Many of these CEOs have spent time since Trump's election trying to curry favor with the president-elect, meeting him in person at Trump's Mar-a-Lago resort or donating large sums to Trump's inauguration fund.
Trump has sent some mixed messages about how far he wants to go to hold tech companies accountable.
During the campaign, he was asked if he supported breaking up Google as an antidote to unhealthy competition in the search engine market. Trump suggested that Google's punishment could be met without forcing it to sell parts of its empire.
“What you can do without breaking it up is make it more fair,” Trump said in an interview on October 15. The former president described Google's search engine as “rigged” and expressed concern that results for Google could in the case favoring China.

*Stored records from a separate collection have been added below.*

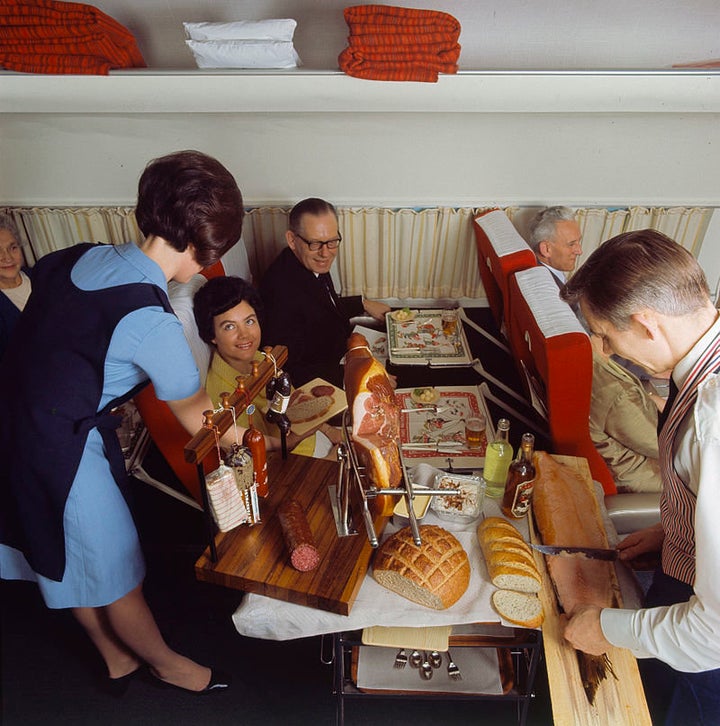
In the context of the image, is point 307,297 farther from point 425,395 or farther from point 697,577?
point 697,577

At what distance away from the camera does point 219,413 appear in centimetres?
146

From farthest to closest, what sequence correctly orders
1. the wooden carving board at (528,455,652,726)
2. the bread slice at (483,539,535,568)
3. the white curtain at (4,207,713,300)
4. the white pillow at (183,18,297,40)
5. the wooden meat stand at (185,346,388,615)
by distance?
the white curtain at (4,207,713,300) < the white pillow at (183,18,297,40) < the bread slice at (483,539,535,568) < the wooden meat stand at (185,346,388,615) < the wooden carving board at (528,455,652,726)

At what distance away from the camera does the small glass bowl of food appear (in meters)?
1.81

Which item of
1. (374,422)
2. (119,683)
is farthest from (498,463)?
(119,683)

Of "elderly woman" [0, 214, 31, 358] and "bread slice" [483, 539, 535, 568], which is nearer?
"bread slice" [483, 539, 535, 568]

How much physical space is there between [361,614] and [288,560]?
244 millimetres

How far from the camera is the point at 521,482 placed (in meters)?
1.74

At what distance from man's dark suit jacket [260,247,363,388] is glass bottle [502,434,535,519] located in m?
1.17

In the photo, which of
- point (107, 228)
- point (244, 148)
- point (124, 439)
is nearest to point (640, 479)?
point (124, 439)

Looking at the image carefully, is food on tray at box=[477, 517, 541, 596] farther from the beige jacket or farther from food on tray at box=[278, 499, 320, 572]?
the beige jacket

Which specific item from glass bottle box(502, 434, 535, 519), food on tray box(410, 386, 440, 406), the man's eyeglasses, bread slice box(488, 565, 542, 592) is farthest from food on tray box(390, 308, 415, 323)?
bread slice box(488, 565, 542, 592)

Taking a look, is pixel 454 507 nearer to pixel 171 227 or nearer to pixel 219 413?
pixel 219 413

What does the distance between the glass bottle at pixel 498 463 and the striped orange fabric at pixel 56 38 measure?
2.53m

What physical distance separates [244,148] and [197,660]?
286cm
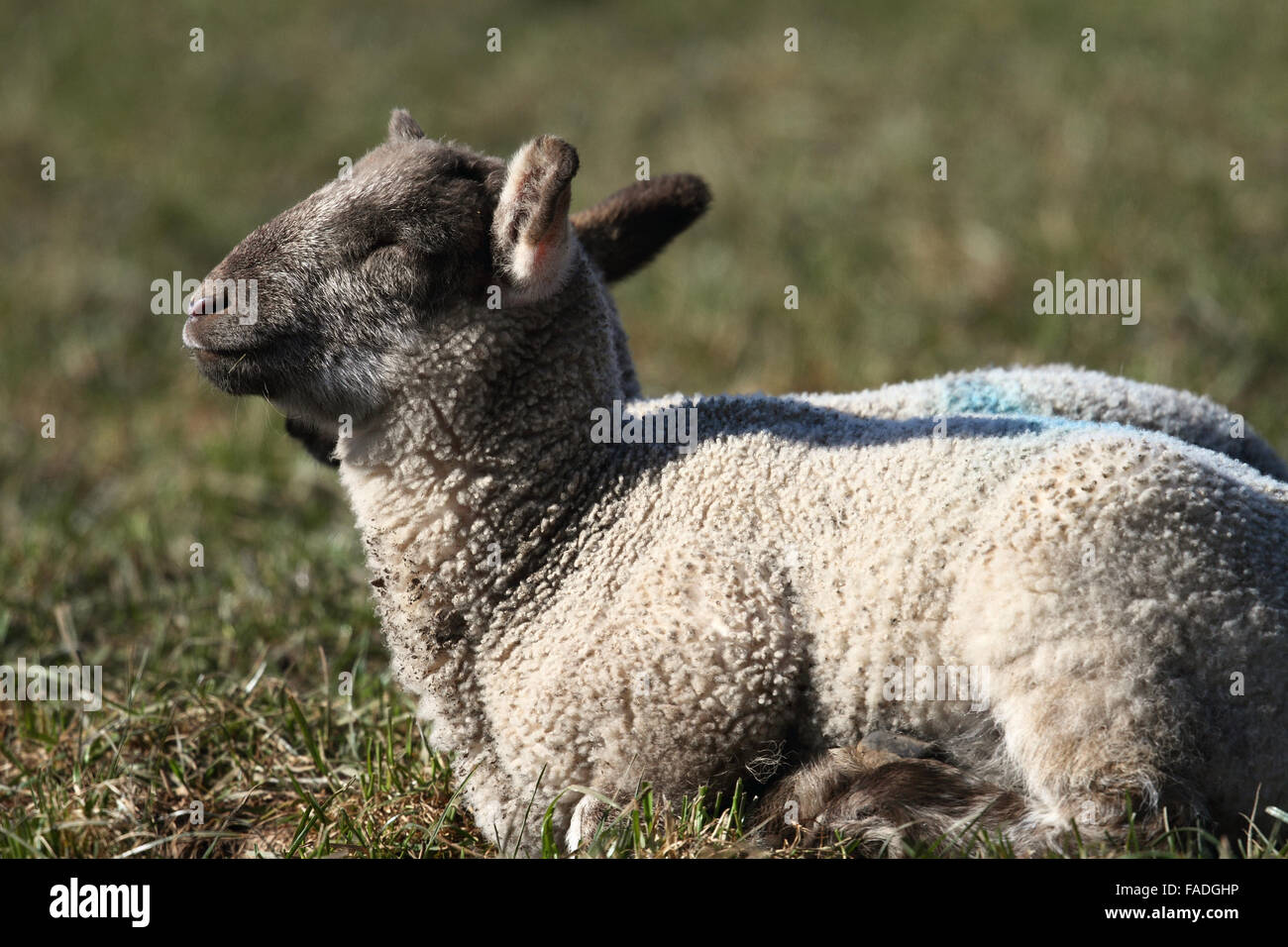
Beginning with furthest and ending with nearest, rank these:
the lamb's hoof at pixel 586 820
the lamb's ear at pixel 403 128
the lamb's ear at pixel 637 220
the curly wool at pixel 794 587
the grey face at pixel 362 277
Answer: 1. the lamb's ear at pixel 637 220
2. the lamb's ear at pixel 403 128
3. the grey face at pixel 362 277
4. the lamb's hoof at pixel 586 820
5. the curly wool at pixel 794 587

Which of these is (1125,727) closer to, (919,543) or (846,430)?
(919,543)

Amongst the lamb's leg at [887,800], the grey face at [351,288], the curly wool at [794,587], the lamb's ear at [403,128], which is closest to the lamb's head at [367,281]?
the grey face at [351,288]

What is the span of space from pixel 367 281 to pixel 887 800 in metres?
1.90

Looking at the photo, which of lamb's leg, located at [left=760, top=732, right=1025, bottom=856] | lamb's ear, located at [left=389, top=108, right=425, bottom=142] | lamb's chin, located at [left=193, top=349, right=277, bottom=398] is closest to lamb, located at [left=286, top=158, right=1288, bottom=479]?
lamb's chin, located at [left=193, top=349, right=277, bottom=398]

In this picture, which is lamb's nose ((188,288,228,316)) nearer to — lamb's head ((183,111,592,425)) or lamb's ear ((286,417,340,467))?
lamb's head ((183,111,592,425))

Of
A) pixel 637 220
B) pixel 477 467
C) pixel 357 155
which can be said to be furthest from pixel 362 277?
pixel 357 155

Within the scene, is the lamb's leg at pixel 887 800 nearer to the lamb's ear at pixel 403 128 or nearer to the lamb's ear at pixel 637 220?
the lamb's ear at pixel 637 220

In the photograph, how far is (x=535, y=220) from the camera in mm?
3656

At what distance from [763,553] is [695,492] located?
0.30 m

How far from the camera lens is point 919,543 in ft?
11.5

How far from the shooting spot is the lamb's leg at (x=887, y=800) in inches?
132

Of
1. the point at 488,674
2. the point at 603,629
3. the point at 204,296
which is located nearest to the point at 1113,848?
the point at 603,629

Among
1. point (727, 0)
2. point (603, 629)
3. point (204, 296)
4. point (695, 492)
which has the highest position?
point (727, 0)

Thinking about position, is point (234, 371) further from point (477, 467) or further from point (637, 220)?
point (637, 220)
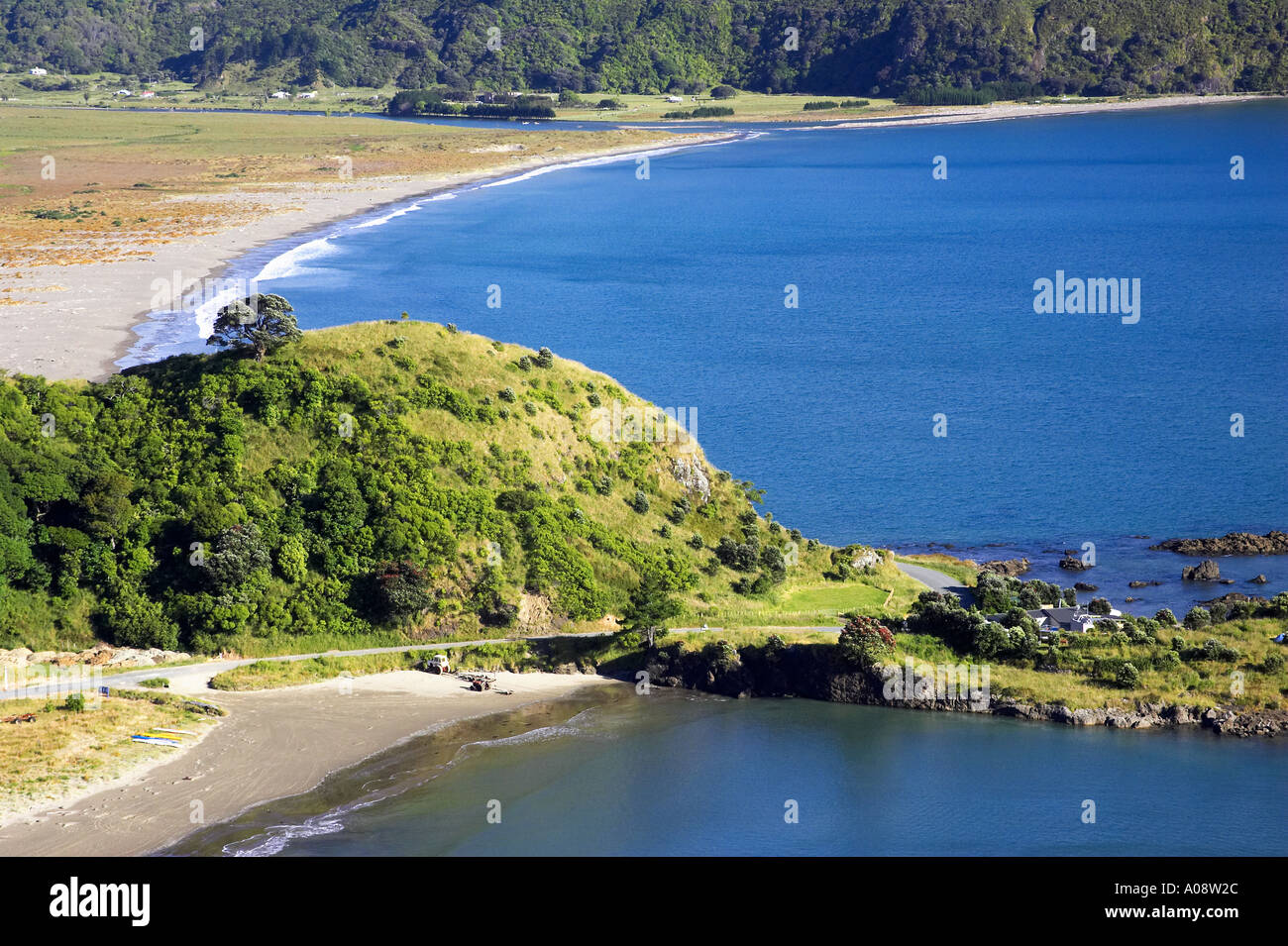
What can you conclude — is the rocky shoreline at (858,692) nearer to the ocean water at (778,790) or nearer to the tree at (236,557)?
the ocean water at (778,790)

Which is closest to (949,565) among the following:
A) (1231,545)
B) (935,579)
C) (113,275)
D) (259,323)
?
(935,579)

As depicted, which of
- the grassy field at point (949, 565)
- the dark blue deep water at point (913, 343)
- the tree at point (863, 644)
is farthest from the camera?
the dark blue deep water at point (913, 343)

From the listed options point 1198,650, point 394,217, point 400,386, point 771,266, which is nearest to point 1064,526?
point 1198,650

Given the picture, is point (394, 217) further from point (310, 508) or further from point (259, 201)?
point (310, 508)

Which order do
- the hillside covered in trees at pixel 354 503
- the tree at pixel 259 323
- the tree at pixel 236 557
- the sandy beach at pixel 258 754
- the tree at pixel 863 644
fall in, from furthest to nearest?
the tree at pixel 259 323, the hillside covered in trees at pixel 354 503, the tree at pixel 236 557, the tree at pixel 863 644, the sandy beach at pixel 258 754

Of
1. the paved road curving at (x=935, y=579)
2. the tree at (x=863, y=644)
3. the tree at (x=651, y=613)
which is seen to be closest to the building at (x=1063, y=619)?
the paved road curving at (x=935, y=579)
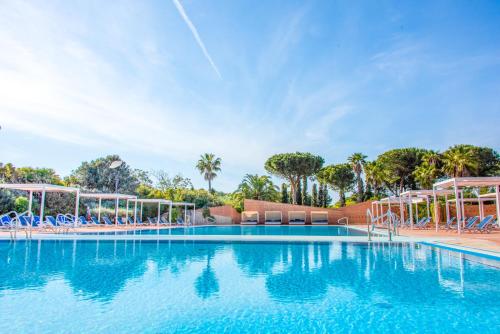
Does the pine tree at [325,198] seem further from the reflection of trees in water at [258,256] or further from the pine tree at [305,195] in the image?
the reflection of trees in water at [258,256]

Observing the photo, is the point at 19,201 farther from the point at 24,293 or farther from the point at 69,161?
the point at 24,293

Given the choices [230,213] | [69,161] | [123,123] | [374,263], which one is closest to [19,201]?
[123,123]

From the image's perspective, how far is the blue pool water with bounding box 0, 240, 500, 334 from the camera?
385 centimetres

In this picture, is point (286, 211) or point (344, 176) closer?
point (286, 211)

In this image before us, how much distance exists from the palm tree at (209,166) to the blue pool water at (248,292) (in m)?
35.7

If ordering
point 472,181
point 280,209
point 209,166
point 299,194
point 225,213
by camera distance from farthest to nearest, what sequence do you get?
1. point 209,166
2. point 299,194
3. point 225,213
4. point 280,209
5. point 472,181

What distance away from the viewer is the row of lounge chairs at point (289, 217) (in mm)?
31125

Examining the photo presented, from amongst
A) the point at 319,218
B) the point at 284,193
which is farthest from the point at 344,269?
the point at 284,193

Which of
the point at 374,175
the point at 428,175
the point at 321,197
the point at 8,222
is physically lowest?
the point at 8,222

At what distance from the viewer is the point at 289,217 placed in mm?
31391

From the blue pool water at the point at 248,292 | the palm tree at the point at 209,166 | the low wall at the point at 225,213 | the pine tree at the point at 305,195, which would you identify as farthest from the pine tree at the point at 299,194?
the blue pool water at the point at 248,292

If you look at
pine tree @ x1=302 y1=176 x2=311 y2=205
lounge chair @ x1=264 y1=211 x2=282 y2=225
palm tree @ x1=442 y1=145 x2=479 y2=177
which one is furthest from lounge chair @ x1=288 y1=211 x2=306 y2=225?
palm tree @ x1=442 y1=145 x2=479 y2=177

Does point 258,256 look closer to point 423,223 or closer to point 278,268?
point 278,268

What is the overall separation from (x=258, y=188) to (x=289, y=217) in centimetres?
571
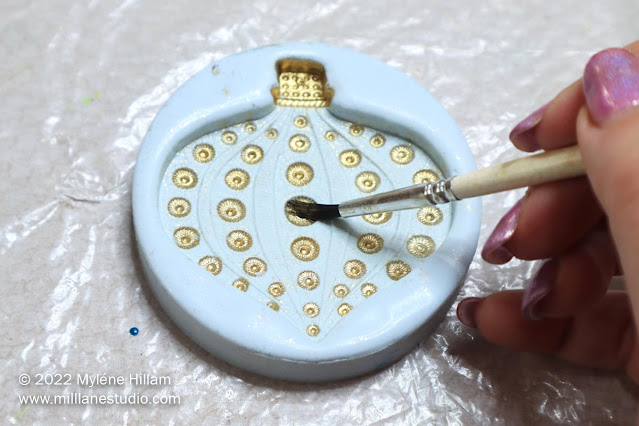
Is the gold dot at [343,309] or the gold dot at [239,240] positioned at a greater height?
the gold dot at [239,240]

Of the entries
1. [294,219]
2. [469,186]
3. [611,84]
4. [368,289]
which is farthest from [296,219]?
[611,84]

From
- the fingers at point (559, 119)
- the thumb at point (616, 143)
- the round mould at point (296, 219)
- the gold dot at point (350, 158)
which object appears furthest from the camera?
the gold dot at point (350, 158)

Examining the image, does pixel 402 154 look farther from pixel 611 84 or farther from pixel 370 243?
pixel 611 84

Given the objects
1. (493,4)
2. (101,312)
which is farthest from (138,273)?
(493,4)

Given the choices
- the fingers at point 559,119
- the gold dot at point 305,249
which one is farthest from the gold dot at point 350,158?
the fingers at point 559,119

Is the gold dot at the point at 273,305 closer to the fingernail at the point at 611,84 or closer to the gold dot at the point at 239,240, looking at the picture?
the gold dot at the point at 239,240

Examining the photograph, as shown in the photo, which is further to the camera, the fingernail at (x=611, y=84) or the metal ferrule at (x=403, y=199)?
the metal ferrule at (x=403, y=199)

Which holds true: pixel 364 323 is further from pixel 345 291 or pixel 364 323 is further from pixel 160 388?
pixel 160 388
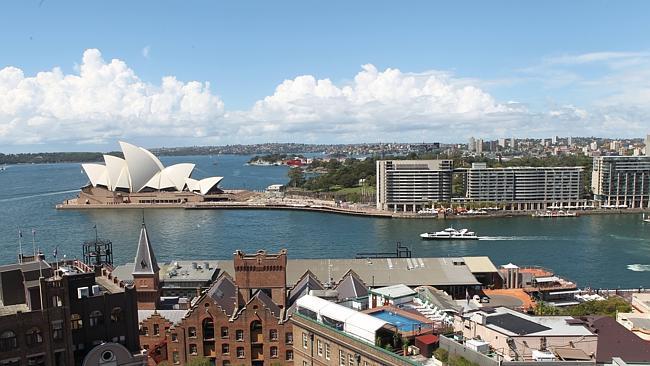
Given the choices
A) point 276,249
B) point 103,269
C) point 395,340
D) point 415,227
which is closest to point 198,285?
point 103,269

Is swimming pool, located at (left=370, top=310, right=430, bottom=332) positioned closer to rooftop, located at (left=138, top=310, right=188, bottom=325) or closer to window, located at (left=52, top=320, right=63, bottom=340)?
window, located at (left=52, top=320, right=63, bottom=340)

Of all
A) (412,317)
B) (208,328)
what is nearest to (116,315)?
(208,328)

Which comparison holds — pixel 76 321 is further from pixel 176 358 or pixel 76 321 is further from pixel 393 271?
pixel 393 271

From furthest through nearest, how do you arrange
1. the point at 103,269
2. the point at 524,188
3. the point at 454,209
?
the point at 524,188 < the point at 454,209 < the point at 103,269

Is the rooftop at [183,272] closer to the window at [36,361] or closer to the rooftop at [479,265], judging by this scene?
the window at [36,361]

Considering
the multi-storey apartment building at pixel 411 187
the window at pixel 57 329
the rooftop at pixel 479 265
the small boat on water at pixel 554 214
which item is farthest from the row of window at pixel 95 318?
the small boat on water at pixel 554 214

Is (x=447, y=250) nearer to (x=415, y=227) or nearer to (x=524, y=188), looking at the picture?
(x=415, y=227)
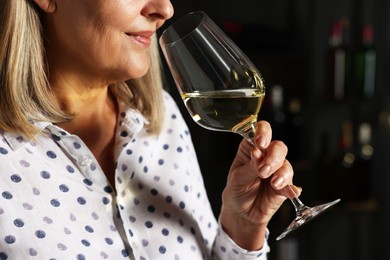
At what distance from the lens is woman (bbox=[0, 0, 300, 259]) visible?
1217 mm

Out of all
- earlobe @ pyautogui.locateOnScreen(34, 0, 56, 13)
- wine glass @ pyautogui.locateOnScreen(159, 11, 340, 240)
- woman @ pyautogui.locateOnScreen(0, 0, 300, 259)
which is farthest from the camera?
earlobe @ pyautogui.locateOnScreen(34, 0, 56, 13)

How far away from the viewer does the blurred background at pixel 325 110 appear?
10.2 feet

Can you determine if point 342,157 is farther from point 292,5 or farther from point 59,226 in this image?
point 59,226

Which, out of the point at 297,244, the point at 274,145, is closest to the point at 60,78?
the point at 274,145

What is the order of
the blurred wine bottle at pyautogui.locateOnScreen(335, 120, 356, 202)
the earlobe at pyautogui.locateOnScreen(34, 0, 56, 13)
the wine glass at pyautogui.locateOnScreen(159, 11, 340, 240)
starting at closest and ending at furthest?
1. the wine glass at pyautogui.locateOnScreen(159, 11, 340, 240)
2. the earlobe at pyautogui.locateOnScreen(34, 0, 56, 13)
3. the blurred wine bottle at pyautogui.locateOnScreen(335, 120, 356, 202)

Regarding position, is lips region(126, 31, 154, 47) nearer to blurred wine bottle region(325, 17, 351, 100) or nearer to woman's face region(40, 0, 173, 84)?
woman's face region(40, 0, 173, 84)

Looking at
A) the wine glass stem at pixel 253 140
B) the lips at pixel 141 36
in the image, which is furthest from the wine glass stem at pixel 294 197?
the lips at pixel 141 36

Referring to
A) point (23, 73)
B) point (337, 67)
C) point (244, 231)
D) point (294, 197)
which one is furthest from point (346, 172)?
point (23, 73)

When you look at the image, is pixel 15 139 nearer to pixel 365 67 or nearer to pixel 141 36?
pixel 141 36

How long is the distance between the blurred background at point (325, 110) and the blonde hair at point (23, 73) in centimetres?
188

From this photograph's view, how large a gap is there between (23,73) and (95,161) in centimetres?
21

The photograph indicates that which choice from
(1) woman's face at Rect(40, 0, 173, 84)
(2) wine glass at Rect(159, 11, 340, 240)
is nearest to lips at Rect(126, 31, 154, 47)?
(1) woman's face at Rect(40, 0, 173, 84)

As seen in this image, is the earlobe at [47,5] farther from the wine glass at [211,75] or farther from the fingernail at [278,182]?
the fingernail at [278,182]

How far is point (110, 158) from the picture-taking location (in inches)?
55.2
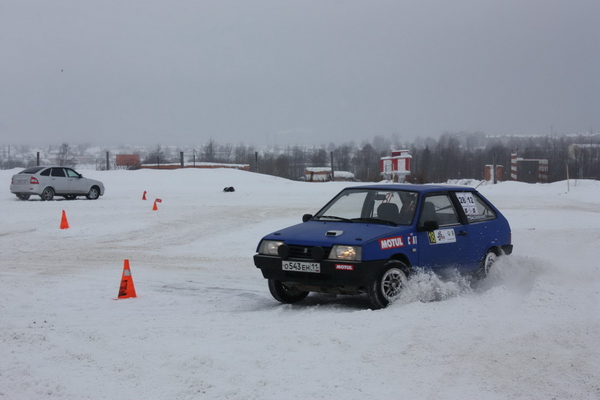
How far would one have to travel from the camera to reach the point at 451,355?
517 centimetres

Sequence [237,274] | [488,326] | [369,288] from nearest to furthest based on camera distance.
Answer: [488,326], [369,288], [237,274]

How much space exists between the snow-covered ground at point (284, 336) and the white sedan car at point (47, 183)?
605 inches

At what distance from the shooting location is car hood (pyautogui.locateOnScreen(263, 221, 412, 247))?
7051 millimetres

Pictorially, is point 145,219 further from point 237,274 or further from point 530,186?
point 530,186

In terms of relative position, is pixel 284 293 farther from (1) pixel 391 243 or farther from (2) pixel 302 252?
(1) pixel 391 243

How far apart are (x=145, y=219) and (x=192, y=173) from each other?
30361 mm

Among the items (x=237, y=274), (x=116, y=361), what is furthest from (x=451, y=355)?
(x=237, y=274)

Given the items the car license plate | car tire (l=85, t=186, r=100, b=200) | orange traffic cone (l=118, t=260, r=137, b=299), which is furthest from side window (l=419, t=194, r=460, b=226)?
car tire (l=85, t=186, r=100, b=200)

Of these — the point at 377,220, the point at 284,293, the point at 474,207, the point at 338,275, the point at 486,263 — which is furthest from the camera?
the point at 474,207

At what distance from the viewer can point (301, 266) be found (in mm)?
7090

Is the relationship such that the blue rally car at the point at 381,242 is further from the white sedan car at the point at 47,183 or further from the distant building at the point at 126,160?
the distant building at the point at 126,160

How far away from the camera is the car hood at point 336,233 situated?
7051 mm

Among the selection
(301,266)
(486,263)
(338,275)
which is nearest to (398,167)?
(486,263)

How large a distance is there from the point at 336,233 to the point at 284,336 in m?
1.85
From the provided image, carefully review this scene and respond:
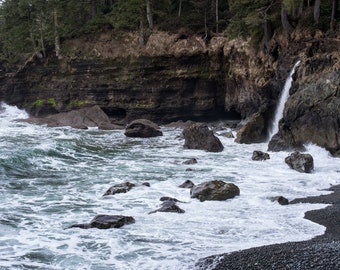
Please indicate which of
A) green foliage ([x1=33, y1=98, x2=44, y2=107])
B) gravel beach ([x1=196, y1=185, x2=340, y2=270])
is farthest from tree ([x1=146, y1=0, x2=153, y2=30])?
gravel beach ([x1=196, y1=185, x2=340, y2=270])

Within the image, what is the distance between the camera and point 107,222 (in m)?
11.6

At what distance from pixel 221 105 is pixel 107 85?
419 inches

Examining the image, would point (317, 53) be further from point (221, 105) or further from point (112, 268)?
point (112, 268)

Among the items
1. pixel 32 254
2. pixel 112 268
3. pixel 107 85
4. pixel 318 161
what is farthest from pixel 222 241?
pixel 107 85

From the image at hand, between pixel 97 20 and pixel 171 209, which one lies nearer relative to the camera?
pixel 171 209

Google CEO Pichai said of Trump “in my conversations with him, he's definitely very focused on American competitiveness, especially in technology, including AI.”
Sundar Pichai, CEO of Google and Alphabet, speaks during the New York Times' annual DealBook summit on December 4. (Photo by Michael M. Santiago/Getty Images) ·Michael M. Santiago via Getty Images
Asked at the New York Times DealBook summit in New York if Trump's election changes the dynamic for Google's antitrust case, he said, “This is a DOJ case, and the case is already in court,” noting that it began under Trump's first term. .
“So I don't have any specific insight into that.” The company, he added, will “protect ourselves there.”
Stucke, the University of Tennessee law professor, predicted that antitrust enforcement will remain much more aggressive than it was under the administrations of Barack Obama, George W. Bush, Bill Clinton, George HW Bush, and Ronald Reagan.
“While antitrust may not be the same under Trump as it is under Biden, it's not going to go back to the way it was.”
Alexis Keenan is a legal reporter for Yahoo Finance. Follow Alexis on X @alexiskweed.